So far, they seemed better behaved than father No.1.
And, Dr. Andres said, there is evidence that both males and females likely cared for the eggs and the young for a certain amount of time. But the men were larger and had “more extravagant crests.”
Father No. 1 did have a nice head of hair. In fact, he looked and sounded like a cross between Alan Rickman and Vladimir Putin. Not so warm and fuzzy.
We don’t know how female pterosaurs behaved, Dr. Andres told me, but their relatives, birds and crocodiles, defend their offspring.

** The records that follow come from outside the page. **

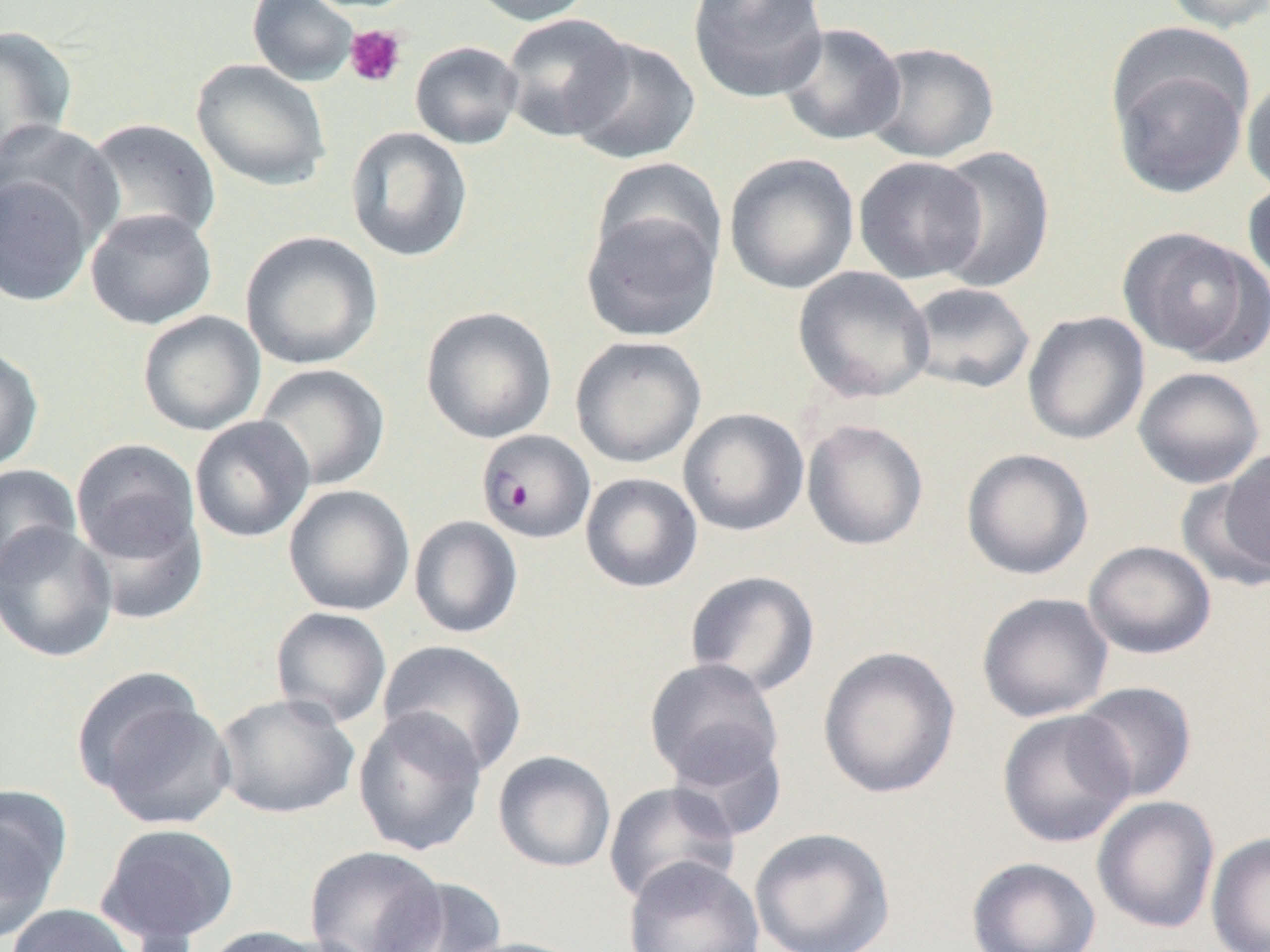
Approximate bounding boxes as (x1, y1, x2, y2) in pixels. Plasmodium falciparum-infected red blood cell locations: (475, 429, 597, 544). Platelet locations: (344, 25, 407, 88). Uninfected red blood cell locations: (247, 0, 360, 87), (465, 0, 597, 26), (687, 0, 829, 103), (1161, 0, 1270, 33), (500, 13, 634, 142), (777, 22, 907, 146), (0, 25, 78, 168), (566, 37, 701, 165), (410, 41, 524, 149), (863, 41, 999, 164), (1109, 51, 1251, 199), (191, 58, 332, 191), (1241, 74, 1270, 198), (1, 118, 119, 252), (83, 118, 221, 247), (345, 126, 473, 262), (929, 145, 1056, 294), (723, 153, 860, 295), (853, 155, 988, 284), (590, 156, 728, 276), (0, 173, 96, 307), (1242, 178, 1270, 292), (85, 208, 218, 330), (581, 208, 720, 342), (1118, 227, 1267, 364), (240, 231, 383, 370), (792, 266, 935, 404), (903, 281, 1035, 395), (420, 306, 557, 444), (1022, 310, 1150, 446), (137, 311, 266, 436), (570, 335, 707, 468), (0, 345, 45, 474), (254, 363, 390, 491), (1132, 366, 1266, 489), (678, 407, 809, 537), (189, 415, 316, 543), (801, 419, 929, 551), (70, 438, 201, 564), (1217, 447, 1270, 579), (961, 448, 1094, 580), (0, 463, 82, 582), (579, 472, 703, 593), (1177, 473, 1269, 593), (283, 484, 415, 616), (79, 505, 208, 625), (408, 515, 523, 639), (0, 522, 118, 662), (1082, 540, 1217, 659), (684, 569, 820, 697), (976, 592, 1114, 722), (270, 607, 392, 729), (377, 639, 528, 776), (817, 645, 961, 799), (644, 657, 784, 791), (79, 679, 237, 830), (1071, 681, 1197, 803), (213, 692, 360, 820), (352, 707, 488, 857), (996, 709, 1136, 848), (665, 733, 789, 841), (492, 750, 617, 872), (603, 781, 740, 906), (0, 787, 71, 940), (1091, 795, 1220, 934), (95, 822, 240, 947), (748, 826, 896, 952), (1206, 832, 1270, 952), (303, 845, 447, 952), (966, 856, 1101, 952), (624, 857, 764, 952), (374, 878, 508, 952), (6, 903, 143, 952), (199, 925, 337, 951), (446, 936, 591, 952). Slide-level diagnosis: Plasmodium falciparum. Image is 1270×952 pixels. Optical microscopy. Captured at 1000x magnification. Thin blood smear. Single field of view.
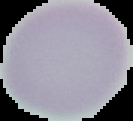

Summary:
  - Image size: 133×121 pixels
  - Preparation: thin blood film
  - Malaria status: uninfected
  - Image type: segmented cell region on a black background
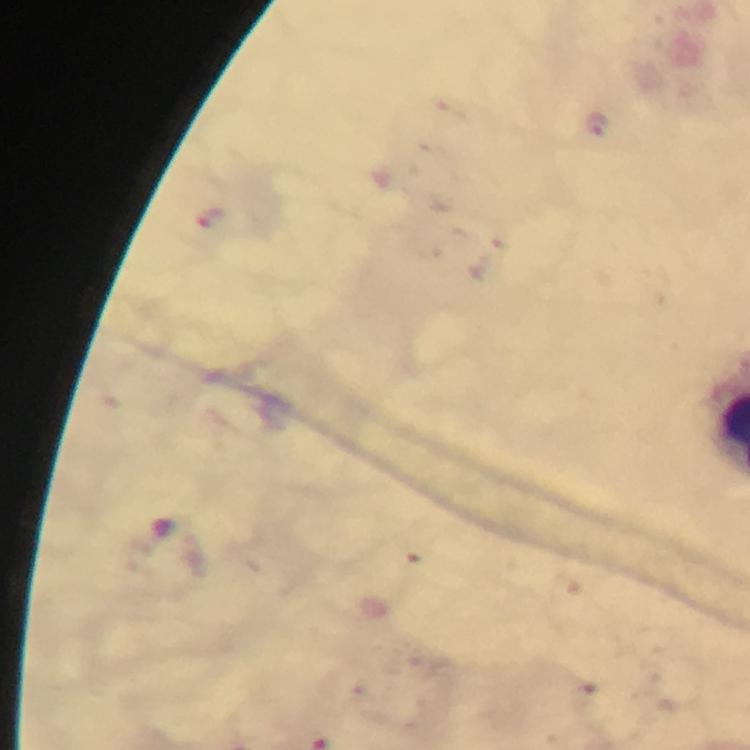
preparation = thick smear
stain = Giemsa
malaria parasite locations = approximate object centers, in pixels from the top-left corner: (x=596, y=122), (x=585, y=698)
image size = 750×750 pixels
cropped from = one field of view
capture = smartphone photograph through a microscope
magnification = 100x
immersion oil = applied
context = from a malaria diagnostic workup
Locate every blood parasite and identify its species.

I wanted to join the mammals, anyway.
And there was the evidence I needed. In the game of life, or the halls of a museum, wasn’t it all about protecting our young? Father No. 1 wanted to give his son the advantage in the group, experiencing the thrill of prehistoric flight until he dominated the virtual landscape. Father No. 2 fought for equality and a decent chance. And I, mother, whom Dr. Andres gamely described as a pterosaur with a slightly smaller form and “less conspicuous head crest,” just wanted to get out of there unnoticed.
Anytime my oldest child watches adults behave in ways that might earn them a visit to the principal’s office, she asks me a lot of questions, which lead to my own. Is there a less confrontational way to speak to someone you suspect is ready for a fight? At what point do you step in? And when do you listen to your instincts about knowing when to let things play out on their own? Our visit to the pterosaur exhibit revealed much about human behavior, it turned out.
Fossil record or not, there’s always someone who cuts to the front of a line and wants to stay there. So much of parenting feels like knowing when to compete and when to walk away. The best answer I had for my 9-year-old’s many questions was to explain that the same idea applies to growing up.